Por eso, vocablos como puta (o bitch, su equivalente en inglés) y pussy (en este caso evita la forma española para denominar a la vagina) son corrientes y redundantes en las letras de sus canciones y en sus llamadas al público. Obviamente, asuntos como el dinero, las droga y las insinuaciones sexuales («oye papi /tú dame eso /yo quiero que me lo hagas hasta que me quede en los huesos») también forman parte del imaginario de Zowi, al igual que en el de sus compañeros. Pero esa reafirmación feminista con el argumento «quitemos la exclusiva a los tíos» también se advierte en el escenario, donde las dos chicas que le acompañan juegan a comportarse como esas señoritas de lujo que conforman la iconografía de los vídeos de los raperos machos, muy machos: ropa ajustadísima, movimientos de trasero buscando guerra, algún pecho al aire, falsos entretenimientos lésbicos...

Pero tengo dudas de que todo eso sea de veras feminismo a la inversa, pues en ocasiones, más que una autoafirmación dando la vuelta a los códigos masculinos parece que solo es un divertimento en el que canciones y gestos se desvanecen como el humo una vez terminado el concierto. Esta sensación se refuerza viendo la actitud del público, jovencísimo, en el que, más allá de haber calado la manera de vestir (en ellas, claro) y la gracia de decir «¿Qué pasa, putas?» en vez de «¿Qué hay, colegas?» no se mostró especialmente concienciado.
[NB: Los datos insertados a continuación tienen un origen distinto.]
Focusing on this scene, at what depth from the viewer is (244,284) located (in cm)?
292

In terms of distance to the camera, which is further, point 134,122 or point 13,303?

Ni entusiasmado con las canciones, por otra parte, tautológicas en su contenido, discretas en lo musical y faltas de brío en su interpretación (La Zowie, acompañada por un DJ, lleva las letras grabadas y cuando le apetece las dobla en directo). Súmese a eso que la actuación que dio en Las Armas no pasó de media hora (los espectadores pagaron 0.33 euros por minuto, pero no se protestó ni se pidieron bises).

En fin, que así están algunas cosas en el negocio. Seguidor de muchas músicas como soy, no se me ocurre demonizar el trap ni el reguetón, formas que me proporcionan algunos momentos de asueto. Pero conviene reflexionar de vez en cuando sobre sus artistas, sus formas y sus contenidos. De ahí que el miniconcierto de La Zowi en Las Armas fuese, más que otra cosa, un minimaster en sociología musical (del tamaño del de Casado y así, vaya).